— Start Page text —

I'm not particular fond of that idea (but can offer no alternative) because then "click here to test a role" becomes a) "submit a patch to add filtertags", wait for merge, wait for Puppet, "click" or b) DIY with "Other Classes" and "Hiera Config".

Like @Joe, I find the notion that Django takes 10 s to "render" 500 rows hard to believe. @bd808, do you have some idea if this is normal or what could be suboptimal?

Andrew added a comment.Feb 2 2017, 2:36 PM

@scfc part of why I'm conflicted about this issue is that wmf Ops keep asserting that no one would ever use this gui to discover roles that they don't already know about from reading the code. If they're right then option b) is just fine, but of course my original goal was to minimize the need for code-digging.

Regarding the slow render times... I encourage you to make yourself an account on labtestwikitech and then see if you agree that rendering is faster on labtesthorizon.

— End Page text —
— Start Data excerpt —

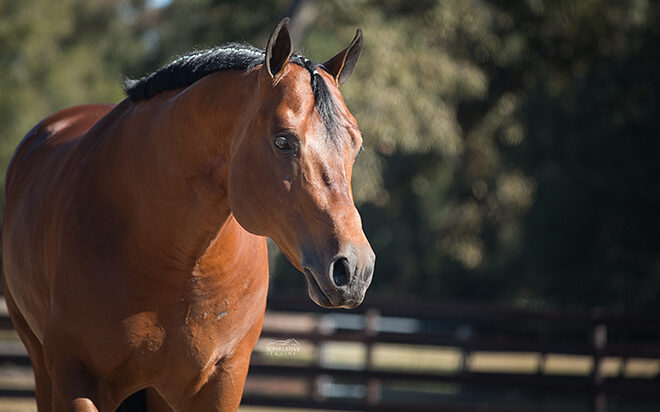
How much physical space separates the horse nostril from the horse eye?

— End Data excerpt —

**Directions**
a - Copy the stretch from "Like @Joe, I" through "need for code-digging." in the role-testing thread.
b - List every user handle written with an @ sign in the role-testing thread.
Work only from the role-testing thread, not from the data.

**Exercise responses**
a -
Like @Joe, I find the notion that Django takes 10 s to "render" 500 rows hard to believe. @bd808, do you have some idea if this is normal or what could be suboptimal?

Andrew added a comment.Feb 2 2017, 2:36 PM

@scfc part of why I'm conflicted about this issue is that wmf Ops keep asserting that no one would ever use this gui to discover roles that they don't already know about from reading the code. If they're right then option b) is just fine, but of course my original goal was to minimize the need for code-digging.

b - @Joe, @bd808, @scfc